Over the years McCook has produced some very fine musicians who provided music for dancing. Most of these musicians retained their day jobs, as salesmen, railroaders, music teachers, bankers, painters, farmers, and the like.

A good example of a dedicated musician was Burdell Thurston, of McCook, who played in numerous area bands for many years. His first job, in 1936, was as a saxophone player with “Don Ruby and His Nebraskans, The Midwest’s Fastest Little Dance Band.” He was 13 years old at the time, and in the seventh grade. His Mother had her doubts about letting him travel with a band at such an early age, but since Don Ruby’s wife was Mrs. Thurston’s sister, and she traveled with the band, he was finally given permission. Burdell, himself, had his own doubts about traveling with the band when he found out that the band’s transportation to gigs was in a slightly modified (very spooky) hearse.

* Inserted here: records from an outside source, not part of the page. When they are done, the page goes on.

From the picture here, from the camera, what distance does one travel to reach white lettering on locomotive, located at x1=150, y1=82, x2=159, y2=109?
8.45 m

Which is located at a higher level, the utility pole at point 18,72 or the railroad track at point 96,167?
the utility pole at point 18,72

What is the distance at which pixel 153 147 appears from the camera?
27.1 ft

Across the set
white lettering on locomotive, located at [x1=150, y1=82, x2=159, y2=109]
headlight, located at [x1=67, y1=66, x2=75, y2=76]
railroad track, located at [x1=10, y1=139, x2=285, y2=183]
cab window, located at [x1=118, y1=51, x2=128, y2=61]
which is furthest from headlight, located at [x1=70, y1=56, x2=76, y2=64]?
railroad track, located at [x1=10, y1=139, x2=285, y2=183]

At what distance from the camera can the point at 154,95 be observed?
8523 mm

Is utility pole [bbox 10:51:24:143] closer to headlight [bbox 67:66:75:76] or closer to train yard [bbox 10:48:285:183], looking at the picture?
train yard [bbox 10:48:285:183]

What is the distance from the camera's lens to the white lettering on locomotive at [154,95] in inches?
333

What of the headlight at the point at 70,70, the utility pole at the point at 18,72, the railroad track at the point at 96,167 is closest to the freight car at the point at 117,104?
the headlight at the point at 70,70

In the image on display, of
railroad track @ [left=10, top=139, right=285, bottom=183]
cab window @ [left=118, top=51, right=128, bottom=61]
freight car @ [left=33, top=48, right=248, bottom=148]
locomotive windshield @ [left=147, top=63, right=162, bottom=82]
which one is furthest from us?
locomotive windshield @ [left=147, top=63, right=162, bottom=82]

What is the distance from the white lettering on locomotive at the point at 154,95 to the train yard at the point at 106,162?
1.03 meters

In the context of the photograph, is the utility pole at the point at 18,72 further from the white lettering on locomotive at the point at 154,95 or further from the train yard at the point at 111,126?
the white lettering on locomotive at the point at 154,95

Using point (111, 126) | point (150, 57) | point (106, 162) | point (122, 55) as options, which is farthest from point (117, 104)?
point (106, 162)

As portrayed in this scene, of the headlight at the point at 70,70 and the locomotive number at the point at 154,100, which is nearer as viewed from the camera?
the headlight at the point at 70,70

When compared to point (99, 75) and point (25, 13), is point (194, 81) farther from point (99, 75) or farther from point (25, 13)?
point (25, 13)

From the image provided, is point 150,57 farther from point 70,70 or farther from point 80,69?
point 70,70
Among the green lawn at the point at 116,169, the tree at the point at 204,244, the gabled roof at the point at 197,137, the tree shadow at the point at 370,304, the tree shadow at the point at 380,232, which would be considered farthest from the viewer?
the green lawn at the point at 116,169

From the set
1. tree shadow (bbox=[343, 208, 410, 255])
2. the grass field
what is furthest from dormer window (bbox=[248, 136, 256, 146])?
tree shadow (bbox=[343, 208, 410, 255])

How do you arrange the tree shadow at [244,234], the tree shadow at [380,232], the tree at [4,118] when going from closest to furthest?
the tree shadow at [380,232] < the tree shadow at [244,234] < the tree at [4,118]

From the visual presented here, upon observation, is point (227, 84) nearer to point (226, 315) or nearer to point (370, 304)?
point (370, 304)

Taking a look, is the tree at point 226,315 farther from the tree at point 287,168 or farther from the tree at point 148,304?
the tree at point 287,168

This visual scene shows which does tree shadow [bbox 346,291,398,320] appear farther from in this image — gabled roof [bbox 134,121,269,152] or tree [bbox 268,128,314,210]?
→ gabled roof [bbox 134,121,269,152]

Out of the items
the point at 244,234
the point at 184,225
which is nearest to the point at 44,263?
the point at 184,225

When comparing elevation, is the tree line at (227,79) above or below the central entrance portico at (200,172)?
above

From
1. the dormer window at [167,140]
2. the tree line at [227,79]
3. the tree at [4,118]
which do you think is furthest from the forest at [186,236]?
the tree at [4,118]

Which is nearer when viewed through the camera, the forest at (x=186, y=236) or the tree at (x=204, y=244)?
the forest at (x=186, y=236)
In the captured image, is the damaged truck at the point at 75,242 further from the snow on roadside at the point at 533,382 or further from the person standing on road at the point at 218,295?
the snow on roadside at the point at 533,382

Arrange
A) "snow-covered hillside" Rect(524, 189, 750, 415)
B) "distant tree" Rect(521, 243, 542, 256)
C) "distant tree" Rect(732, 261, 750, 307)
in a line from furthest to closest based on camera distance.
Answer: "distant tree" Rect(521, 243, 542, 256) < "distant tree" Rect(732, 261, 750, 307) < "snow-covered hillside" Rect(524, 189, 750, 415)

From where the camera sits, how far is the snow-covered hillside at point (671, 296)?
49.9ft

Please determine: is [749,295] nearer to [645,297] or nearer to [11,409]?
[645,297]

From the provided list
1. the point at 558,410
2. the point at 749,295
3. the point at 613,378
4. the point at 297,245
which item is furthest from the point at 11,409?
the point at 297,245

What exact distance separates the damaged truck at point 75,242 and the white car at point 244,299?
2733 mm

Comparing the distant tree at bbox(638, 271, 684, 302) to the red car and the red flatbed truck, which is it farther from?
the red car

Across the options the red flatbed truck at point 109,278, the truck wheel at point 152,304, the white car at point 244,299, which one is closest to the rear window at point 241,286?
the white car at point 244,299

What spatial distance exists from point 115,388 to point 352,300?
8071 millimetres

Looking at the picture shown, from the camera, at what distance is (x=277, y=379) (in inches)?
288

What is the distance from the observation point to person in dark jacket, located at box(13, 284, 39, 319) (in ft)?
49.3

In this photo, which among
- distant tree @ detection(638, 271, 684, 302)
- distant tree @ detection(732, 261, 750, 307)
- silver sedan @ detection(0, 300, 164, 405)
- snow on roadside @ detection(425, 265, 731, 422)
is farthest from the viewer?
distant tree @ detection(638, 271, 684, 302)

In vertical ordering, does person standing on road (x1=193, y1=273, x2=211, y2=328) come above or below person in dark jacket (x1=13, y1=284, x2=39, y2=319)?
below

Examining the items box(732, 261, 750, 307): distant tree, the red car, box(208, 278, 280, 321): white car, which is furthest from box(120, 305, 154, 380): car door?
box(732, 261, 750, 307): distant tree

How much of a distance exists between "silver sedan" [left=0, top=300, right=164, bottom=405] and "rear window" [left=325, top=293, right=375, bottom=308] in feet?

Over the years Burdell played with many, probably most, of the area bands. He had his own band, and filled in with name bands when they were in need of an extra sax or clarinet. He told of deciding to try to make the jump to one of the big time, name bands. The year was 1942. He answered an ad for a sax player in one of the well-known bands, and arranged for an audition in Council Bluffs. Things went well, and he accepted a position in the band, then went home to pack his instrument and bags for a tour. Upon arriving in McCook he opened a letter from the draft board. He had been drafted, putting any musical aspirations on hold. When the war was over and he received his discharge, he found out that home and family were more important than traveling full time with a big name band. He was content in the years since World War II playing for weekend dances in a 200-mile area of McCook, and more recently, being a part of the area Shrine group, “The Maverick Band.”

Ballroom Dancing has changed over the years, as the taste in music by young people has changed.

Schools in the early days resisted ballroom dancing, as immoral. Later, McCook encouraged dancing in the school.

High school musicians gained experience by playing in Swing Bands for Sock Hops (to protect the gym floor) at the school gym and at the YMCA.

Through the 1960s, dancing at the clubs or at the auditorium was very popular, and quite formal. Men wore suits, with white shirts and ties. Women wore nice dresses. Band members were sharply dressed in tuxedos. (McCook even supported TWO successful dance clubs.)

At the Elk’s Club there was a great crowd every Saturday night to dance to one of the popular regional dance bands, and on New Year’s Eve two bands were hired (one in the upstairs ballroom, one at the downstairs improvised ballroom). It was so crowded (and smoky) that everyone moved in unison around the floor in one direction. On Sundays, at outdoor clothes lines around town, it was common to see a man’s suit and a woman’s party dress, airing out the smoke from Saturday night’s dance.

There are probably a number of reasons for the demise of Ballroom Dancing. (Probably the purest form of Dancing today is preserved in the southern Western Swing Dance Palaces.)

The phonograph and radio had helped popularize dancing. New tunes were introduced via radio, and jukeboxes turned cafes into little dancehalls. Bands playing at big city hotels had programs on network radio. After the 10 o’clock news, a couple could put the kids to bed and dance to leading orchestras in their own living room. TV, on the other hand, probably diminished dancing. Early TV had an alluring array of programs on Saturday night and people stayed home to watch, rather than going out to dance. Also, traveling bands became very expensive to keep on the road. And then, The Beatles came along and began the change in music that continues to the present day. No doubt music will keep evolving. No one can say what will come next. Some keep hoping for a comeback of the Big Bands and a resurgence of Ball Room Dancing. Maybe it will happen, maybe not. But for those of us who lived through that era, we have our memories. And it sure was fun while it lasted.